D'autres commentaires ne peuvent que renforcer cette conclusion. Des griefs plus spéciaux que Pinet articule contre les membres du comité, tous sont loin d'avoir la même valeur ; en particulier, l'incompatibilité de multiples fonctions publiques, stipulée par la grande loi du 4 Décembre 1793 — 14 frimaire an II, se révéla partout d'une application difficile et souvent impossible devant la rareté de candidats à la fois civiques et capables ; en revanche, certains membres du comité sont désignés comme des "émigrans" — crime évidemment capital aux yeux de Pinet, encore que nous ne sachions trop en l'occurrence la valeur exacte de ce terme à propos d'hommes qui semblent n'avoir eu rien de commun avec tant de nobles partis au dehors des frontières. Mais surtout au qualificatif d'"émigrans" se joint celui d'"étrnagers" ; ne cherchons point ici un écho des discussions parisiennes et de ce mystérieux complot de l'étranger que Chabot dénonça à Robespierre et au Comité de Sûreté Générale. C'était bien de véritables non-français qu'il s'agissait ici — nous aurons l'occasion de le montrer plus loin.
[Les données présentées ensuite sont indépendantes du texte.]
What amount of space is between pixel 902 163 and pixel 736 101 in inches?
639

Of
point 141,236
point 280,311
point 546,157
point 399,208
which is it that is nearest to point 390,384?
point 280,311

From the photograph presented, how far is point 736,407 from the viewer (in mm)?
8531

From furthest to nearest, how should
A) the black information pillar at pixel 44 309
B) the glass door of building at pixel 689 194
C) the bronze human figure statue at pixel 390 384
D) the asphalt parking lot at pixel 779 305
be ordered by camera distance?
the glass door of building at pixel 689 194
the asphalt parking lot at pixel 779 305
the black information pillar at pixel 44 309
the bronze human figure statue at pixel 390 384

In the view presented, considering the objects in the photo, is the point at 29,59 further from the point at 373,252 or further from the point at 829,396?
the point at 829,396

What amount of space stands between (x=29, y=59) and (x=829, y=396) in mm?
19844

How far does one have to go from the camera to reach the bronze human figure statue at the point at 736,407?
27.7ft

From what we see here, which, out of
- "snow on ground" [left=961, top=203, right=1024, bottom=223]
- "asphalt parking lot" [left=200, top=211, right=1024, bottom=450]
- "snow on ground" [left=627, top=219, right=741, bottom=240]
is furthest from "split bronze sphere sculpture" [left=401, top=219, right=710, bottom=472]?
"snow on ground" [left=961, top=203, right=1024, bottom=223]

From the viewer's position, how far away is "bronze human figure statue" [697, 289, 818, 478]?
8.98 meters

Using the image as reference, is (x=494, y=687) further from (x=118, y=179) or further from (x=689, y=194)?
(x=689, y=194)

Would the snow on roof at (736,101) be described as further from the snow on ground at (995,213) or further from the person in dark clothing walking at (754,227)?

Du coup, et surtout à Bayonne, tombaient-ils sous le coup de la méfiance générale et des premières mesures prises alors par les soins de la Convention contre tous ceux qui, à la faveur de nos discordes, voulurent en profiter pour pêcher en eau trouble, sinon pour attiser nos querelles et les exploiter au besoin pour leur seul intérêt.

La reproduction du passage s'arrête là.